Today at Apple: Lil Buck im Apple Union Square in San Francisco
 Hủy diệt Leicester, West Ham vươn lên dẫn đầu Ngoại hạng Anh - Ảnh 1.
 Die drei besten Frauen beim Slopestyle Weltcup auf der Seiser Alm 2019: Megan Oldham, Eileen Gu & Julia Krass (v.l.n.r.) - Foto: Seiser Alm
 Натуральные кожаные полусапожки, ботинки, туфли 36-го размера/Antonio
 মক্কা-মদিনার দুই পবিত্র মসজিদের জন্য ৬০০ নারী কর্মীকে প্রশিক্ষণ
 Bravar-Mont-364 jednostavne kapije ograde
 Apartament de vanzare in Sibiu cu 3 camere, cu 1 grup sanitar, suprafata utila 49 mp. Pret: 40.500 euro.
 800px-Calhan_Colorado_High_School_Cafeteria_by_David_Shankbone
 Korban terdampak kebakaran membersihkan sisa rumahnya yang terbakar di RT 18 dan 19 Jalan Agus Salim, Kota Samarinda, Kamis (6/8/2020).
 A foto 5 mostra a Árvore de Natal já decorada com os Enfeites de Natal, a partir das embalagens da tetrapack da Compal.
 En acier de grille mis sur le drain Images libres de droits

==========

■ **Assigned task**: Print out all the material above, unaltered.

■ **Your response**:
Today at Apple: Lil Buck im Apple Union Square in San Francisco
 Hủy diệt Leicester, West Ham vươn lên dẫn đầu Ngoại hạng Anh - Ảnh 1.
 Die drei besten Frauen beim Slopestyle Weltcup auf der Seiser Alm 2019: Megan Oldham, Eileen Gu & Julia Krass (v.l.n.r.) - Foto: Seiser Alm
 Натуральные кожаные полусапожки, ботинки, туфли 36-го размера/Antonio
 মক্কা-মদিনার দুই পবিত্র মসজিদের জন্য ৬০০ নারী কর্মীকে প্রশিক্ষণ
 Bravar-Mont-364 jednostavne kapije ograde
 Apartament de vanzare in Sibiu cu 3 camere, cu 1 grup sanitar, suprafata utila 49 mp. Pret: 40.500 euro.
 800px-Calhan_Colorado_High_School_Cafeteria_by_David_Shankbone
 Korban terdampak kebakaran membersihkan sisa rumahnya yang terbakar di RT 18 dan 19 Jalan Agus Salim, Kota Samarinda, Kamis (6/8/2020).
 A foto 5 mostra a Árvore de Natal já decorada com os Enfeites de Natal, a partir das embalagens da tetrapack da Compal.
 En acier de grille mis sur le drain Images libres de droits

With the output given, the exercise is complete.